# [PROBLEM STATEMENT]
Give the data again exactly as it is written.

= = = =

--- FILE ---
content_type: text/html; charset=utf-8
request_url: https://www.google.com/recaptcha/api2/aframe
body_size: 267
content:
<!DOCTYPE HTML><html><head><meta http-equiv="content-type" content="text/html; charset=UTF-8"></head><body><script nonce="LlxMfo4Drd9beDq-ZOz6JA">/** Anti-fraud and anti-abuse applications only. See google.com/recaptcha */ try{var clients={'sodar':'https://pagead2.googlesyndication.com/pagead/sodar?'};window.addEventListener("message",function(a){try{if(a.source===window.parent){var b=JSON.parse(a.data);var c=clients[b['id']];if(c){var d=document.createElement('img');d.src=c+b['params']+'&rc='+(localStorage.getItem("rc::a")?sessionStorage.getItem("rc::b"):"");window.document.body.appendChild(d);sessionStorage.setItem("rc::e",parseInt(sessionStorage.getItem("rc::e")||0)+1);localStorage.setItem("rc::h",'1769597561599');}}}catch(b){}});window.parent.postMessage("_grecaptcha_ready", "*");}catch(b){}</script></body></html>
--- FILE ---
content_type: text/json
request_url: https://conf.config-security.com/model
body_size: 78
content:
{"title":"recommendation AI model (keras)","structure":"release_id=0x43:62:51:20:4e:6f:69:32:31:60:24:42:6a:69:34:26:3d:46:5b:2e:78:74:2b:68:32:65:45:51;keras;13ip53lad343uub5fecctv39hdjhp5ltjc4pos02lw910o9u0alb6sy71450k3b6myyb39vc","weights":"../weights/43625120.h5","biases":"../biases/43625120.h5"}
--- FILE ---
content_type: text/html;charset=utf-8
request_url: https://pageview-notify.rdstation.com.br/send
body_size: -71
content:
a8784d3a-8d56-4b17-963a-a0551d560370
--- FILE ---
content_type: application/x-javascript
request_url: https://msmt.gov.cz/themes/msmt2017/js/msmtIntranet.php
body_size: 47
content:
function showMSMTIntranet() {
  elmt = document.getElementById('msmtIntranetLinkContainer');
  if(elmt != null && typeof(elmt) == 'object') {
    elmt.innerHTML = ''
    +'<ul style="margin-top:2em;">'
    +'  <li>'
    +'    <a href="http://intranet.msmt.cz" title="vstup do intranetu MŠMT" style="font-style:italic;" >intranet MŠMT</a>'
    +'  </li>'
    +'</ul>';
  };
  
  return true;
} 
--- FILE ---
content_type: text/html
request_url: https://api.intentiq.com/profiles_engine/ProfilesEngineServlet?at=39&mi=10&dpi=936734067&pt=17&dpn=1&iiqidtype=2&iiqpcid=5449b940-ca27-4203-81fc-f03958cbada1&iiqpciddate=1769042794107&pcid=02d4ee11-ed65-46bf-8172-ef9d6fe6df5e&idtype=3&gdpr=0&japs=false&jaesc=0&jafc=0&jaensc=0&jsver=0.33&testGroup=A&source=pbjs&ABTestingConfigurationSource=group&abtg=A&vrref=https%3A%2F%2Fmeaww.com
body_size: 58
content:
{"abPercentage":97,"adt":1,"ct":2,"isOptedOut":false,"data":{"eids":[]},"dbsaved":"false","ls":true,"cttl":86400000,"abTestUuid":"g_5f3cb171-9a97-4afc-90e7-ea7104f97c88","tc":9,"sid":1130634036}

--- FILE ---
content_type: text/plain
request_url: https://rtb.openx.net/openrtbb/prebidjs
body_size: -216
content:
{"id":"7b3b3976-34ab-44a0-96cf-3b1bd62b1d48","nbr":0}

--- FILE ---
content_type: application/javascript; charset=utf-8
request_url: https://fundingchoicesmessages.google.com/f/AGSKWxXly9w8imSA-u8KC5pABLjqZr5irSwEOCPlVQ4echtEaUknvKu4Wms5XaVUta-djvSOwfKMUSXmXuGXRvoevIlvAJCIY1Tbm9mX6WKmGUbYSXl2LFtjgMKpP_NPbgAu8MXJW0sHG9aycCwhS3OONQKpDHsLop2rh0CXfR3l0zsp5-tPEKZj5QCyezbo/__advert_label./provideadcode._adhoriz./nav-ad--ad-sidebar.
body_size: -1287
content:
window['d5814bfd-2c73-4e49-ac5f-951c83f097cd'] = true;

= = = =

# [YOUR SOLUTION]
--- FILE ---
content_type: text/html; charset=utf-8
request_url: https://www.google.com/recaptcha/api2/aframe
body_size: 267
content:
<!DOCTYPE HTML><html><head><meta http-equiv="content-type" content="text/html; charset=UTF-8"></head><body><script nonce="LlxMfo4Drd9beDq-ZOz6JA">/** Anti-fraud and anti-abuse applications only. See google.com/recaptcha */ try{var clients={'sodar':'https://pagead2.googlesyndication.com/pagead/sodar?'};window.addEventListener("message",function(a){try{if(a.source===window.parent){var b=JSON.parse(a.data);var c=clients[b['id']];if(c){var d=document.createElement('img');d.src=c+b['params']+'&rc='+(localStorage.getItem("rc::a")?sessionStorage.getItem("rc::b"):"");window.document.body.appendChild(d);sessionStorage.setItem("rc::e",parseInt(sessionStorage.getItem("rc::e")||0)+1);localStorage.setItem("rc::h",'1769597561599');}}}catch(b){}});window.parent.postMessage("_grecaptcha_ready", "*");}catch(b){}</script></body></html>
--- FILE ---
content_type: text/json
request_url: https://conf.config-security.com/model
body_size: 78
content:
{"title":"recommendation AI model (keras)","structure":"release_id=0x43:62:51:20:4e:6f:69:32:31:60:24:42:6a:69:34:26:3d:46:5b:2e:78:74:2b:68:32:65:45:51;keras;13ip53lad343uub5fecctv39hdjhp5ltjc4pos02lw910o9u0alb6sy71450k3b6myyb39vc","weights":"../weights/43625120.h5","biases":"../biases/43625120.h5"}
--- FILE ---
content_type: text/html;charset=utf-8
request_url: https://pageview-notify.rdstation.com.br/send
body_size: -71
content:
a8784d3a-8d56-4b17-963a-a0551d560370
--- FILE ---
content_type: application/x-javascript
request_url: https://msmt.gov.cz/themes/msmt2017/js/msmtIntranet.php
body_size: 47
content:
function showMSMTIntranet() {
  elmt = document.getElementById('msmtIntranetLinkContainer');
  if(elmt != null && typeof(elmt) == 'object') {
    elmt.innerHTML = ''
    +'<ul style="margin-top:2em;">'
    +'  <li>'
    +'    <a href="http://intranet.msmt.cz" title="vstup do intranetu MŠMT" style="font-style:italic;" >intranet MŠMT</a>'
    +'  </li>'
    +'</ul>';
  };
  
  return true;
} 
--- FILE ---
content_type: text/html
request_url: https://api.intentiq.com/profiles_engine/ProfilesEngineServlet?at=39&mi=10&dpi=936734067&pt=17&dpn=1&iiqidtype=2&iiqpcid=5449b940-ca27-4203-81fc-f03958cbada1&iiqpciddate=1769042794107&pcid=02d4ee11-ed65-46bf-8172-ef9d6fe6df5e&idtype=3&gdpr=0&japs=false&jaesc=0&jafc=0&jaensc=0&jsver=0.33&testGroup=A&source=pbjs&ABTestingConfigurationSource=group&abtg=A&vrref=https%3A%2F%2Fmeaww.com
body_size: 58
content:
{"abPercentage":97,"adt":1,"ct":2,"isOptedOut":false,"data":{"eids":[]},"dbsaved":"false","ls":true,"cttl":86400000,"abTestUuid":"g_5f3cb171-9a97-4afc-90e7-ea7104f97c88","tc":9,"sid":1130634036}

--- FILE ---
content_type: text/plain
request_url: https://rtb.openx.net/openrtbb/prebidjs
body_size: -216
content:
{"id":"7b3b3976-34ab-44a0-96cf-3b1bd62b1d48","nbr":0}

--- FILE ---
content_type: application/javascript; charset=utf-8
request_url: https://fundingchoicesmessages.google.com/f/AGSKWxXly9w8imSA-u8KC5pABLjqZr5irSwEOCPlVQ4echtEaUknvKu4Wms5XaVUta-djvSOwfKMUSXmXuGXRvoevIlvAJCIY1Tbm9mX6WKmGUbYSXl2LFtjgMKpP_NPbgAu8MXJW0sHG9aycCwhS3OONQKpDHsLop2rh0CXfR3l0zsp5-tPEKZj5QCyezbo/__advert_label./provideadcode._adhoriz./nav-ad--ad-sidebar.
body_size: -1287
content:
window['d5814bfd-2c73-4e49-ac5f-951c83f097cd'] = true;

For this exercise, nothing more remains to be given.